Decoding a Python 2 `tempfile` with python-future

Question

I'm attempting to write a Python 2/3 compatible routine to fetch a CSV file, decode it from latin_1 into Unicode and feed it to a csv.DictReader in a robust, scalable manner.

For Python 2/3 support, I'm using python-future including imporing open from builtins, and importing unicode_literals for consistent behaviour
I'm hoping to handle exceptionally large files by spilling to disk, using tempfile.SpooledTemporaryFile
I'm using io.TextIOWrapper to handle decoding from the latin_1 encoding before feeding to DictReader

This all works fine under Python 3.

The problem is that TextIOWrapper expects to wrap a stream which conforms to BufferedIOBase. Unfortunately under Python 2, although I have imported the Python 3-style open, the vanilla Python 2 tempfile.SpooledTemporaryFile still of course returns a Python 2 cStringIO.StringO, instead of a Python 3 io.BytesIO as required by TextIOWrapper.

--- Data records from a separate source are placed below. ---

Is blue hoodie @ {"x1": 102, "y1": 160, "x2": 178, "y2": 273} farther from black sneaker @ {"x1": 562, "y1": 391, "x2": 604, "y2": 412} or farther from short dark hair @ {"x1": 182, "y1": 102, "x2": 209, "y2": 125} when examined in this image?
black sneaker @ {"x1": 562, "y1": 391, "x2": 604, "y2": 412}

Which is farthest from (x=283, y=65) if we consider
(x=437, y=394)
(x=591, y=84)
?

I can think of these possible approaches:

Wrap the Python 2 cStringIO.StringO as a Python 3-style io.BytesIO. I'm not sure how to approach this - would I need to write such a wrapper or does one already exist?
Find a Python 2 alternative to wrap a cStringIO.StringO stream for decoding. I haven't found one yet.
Do away with SpooledTemporaryFile, decode entirely in memory. How big would the CSV file need to be for operating entirely in memory to become a concern?
Do away with SpooledTemporaryFile, and implement my own spill-to-disk. This would allow me to call open from python-future, but I'd rather not as it would be very tedious and probably less secure.

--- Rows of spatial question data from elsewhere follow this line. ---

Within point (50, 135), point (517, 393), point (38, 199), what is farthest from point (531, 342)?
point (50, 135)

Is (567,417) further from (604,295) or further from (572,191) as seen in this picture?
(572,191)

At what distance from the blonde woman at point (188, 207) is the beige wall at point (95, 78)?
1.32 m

What's the best way forward? Have I missed anything?

Imports:

from __future__ import (absolute_import, division,
                    print_function, unicode_literals)
from builtins import (ascii, bytes, chr, dict, filter, hex, input,  # noqa
                  int, map, next, oct, open, pow, range, round,  # noqa
                  str, super, zip)  # noqa
import csv
import tempfile
from io import TextIOWrapper
import requests

Init:

...
self._session = requests.Session()
...

Routine:

def _fetch_csv(self, path):
    raw_file = tempfile.SpooledTemporaryFile(
        max_size=self._config.get('spool_size')
    )
    csv_r = self._session.get(self.url + path)
    for chunk in csv_r.iter_content():
        raw_file.write(chunk)
    raw_file.seek(0)
    text_file = TextIOWrapper(raw_file._file, encoding='latin_1')
    return csv.DictReader(text_file)

Error:

...in _fetch_csv
    text_file = TextIOWrapper(raw_file._file, encoding='utf-8')
AttributeError: 'cStringIO.StringO' object has no attribute 'readable'

I had a similar problem and didn't find a better solution than to write separate code for Python 2 and 3 and then detect which version you're running on. — cbare, Feb 19 '16 at 23:46
@cbare Yea, I suspected it might come down to that. Any chance you could post your solution? — Samuel Jaeschke, Apr 14 '16 at 23:50

score 3 · Answer 1 · edited Oct 07 '21 at 08:58

Not sure whether this will be useful. The situation is only vaguely analogous to yours.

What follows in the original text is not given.